Après une escapade avec sa maîtresse, le mari décida de faire un « cadeau » à sa femme stérile et lui acheta une poupée enceinte — mais la femme avait aussi un cadeau.

Il ne l’aimait pas. Jamais. Il l’avait épousée seulement parce que ses parents l’avaient ordonné. Son père était riche et influent, et selon les termes du testament le fils ne pourrait hériter de rien à moins d’épouser une « fille convenable ». Il s’est soumis. Pour l’argent. Pour le pouvoir.

Mais dans son cœur il n’y avait pas la moindre chaleur. Seulement de la colère, de l’irritation, du mépris. Il décida que, puisque le mariage lui était imposé, il forcerait sa femme à s’enfuir la première. Il rendrait sa vie insupportable.

Il la trompait ouvertement, sans se cacher. Il disparaissait la nuit. Il ne la soutenait pas financièrement — au contraire, il la forçait à travailler jusqu’à l’épuisement : le jour au bureau, le soir avec un second emploi.

Il l’humiliait par des mots, l’insultait, brisait sa volonté. Peu à peu la femme s’éteignait. Le stress constant et la fatigue ont détruit sa santé, et le rêve d’avoir un enfant s’évanouissait — elle ne parvenait pas à tomber enceinte.
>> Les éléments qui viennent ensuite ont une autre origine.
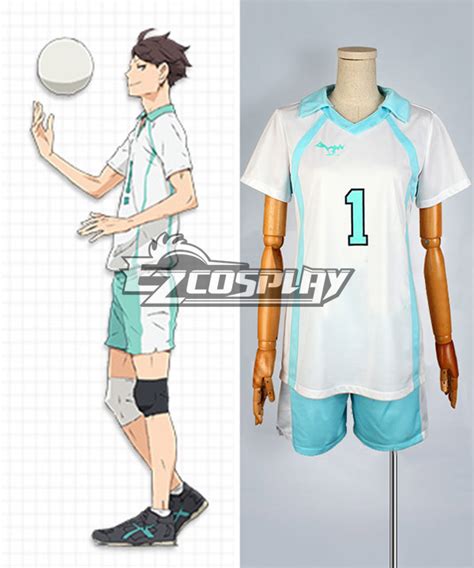 Haikyu!! #4 Hajime Iwaizumi or #1 Tōru Oikawa Cosplay Costume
Alors commença une nouvelle forme de cruauté. Le mari l’accusait d’infertilité et riait au visage : « Tu n’arrives même pas à enfanter — quelle épouse es-tu ? »

Un jour, il entra dans un magasin de jouets et choisit longuement. Son regard s’arrêta sur une poupée enceinte, élégante. Parfaite. Avec un visage soigné, des yeux expressifs et un ventre rebondi.

Il rentra chez lui, satisfait. Dans sa tête résonnaient déjà des phrases sarcastiques : « Même une poupée peut être enceinte, et toi non. » Il savourait chaque instant de sa mesquinerie. L’homme voulait blesser la femme qui avait tout donné pour lui. Il était certain que, après un tel cadeau, elle le quitterait.

Mais en ouvrant la porte de l’appartement, l’homme resta figé. Sa femme se tenait sur le seuil. Un sourire moqueur jouait sur ses lèvres, et dans ses yeux brûlaient le froid et le mépris.

— Bonjour, chéri, pourquoi es-tu rentré ? — sa voix était calme, mais cinglante.
— Je suis venu voir ma chère épouse. Tu m’attendais ?
— Oh oui, je t’attendais. J’ai un CADEAU pour toi.

En voyant le cadeau que sa femme avait préparé, l’homme fut terrifié et se mit à genoux en le suppliant de le pardonner, mais il était déjà trop tard.

La femme lui tendit des papiers. Il les prit. D’abord il ne comprit pas ce que c’était. Puis il pâlit.

Dans ses mains se trouvaient les documents de divorce. Et encore — une copie du testament. Le père l’avait déshérité : les entreprises, la maison, les comptes — tout était retiré. Tout revenait… à elle.

Le père avait tout appris. On lui avait raconté en quoi son fils avait transformé la vie de sa femme. Le vieil homme n’en put supporter davantage. Et il choisit — non pas son propre fils, mais celle que son fils avait brisée, sans l’avoir anéantie.

L’homme se tenait là, la poupée à la main. La scène qu’il avait imaginée pour humilier sa femme s’était retournée contre lui.

Elle le regarda calmement et ajouta d’une voix ferme :
— Je deviendrai mère, c’est certain, mais mon enfant aura un père normal.

Puis, sans se retourner, elle partit.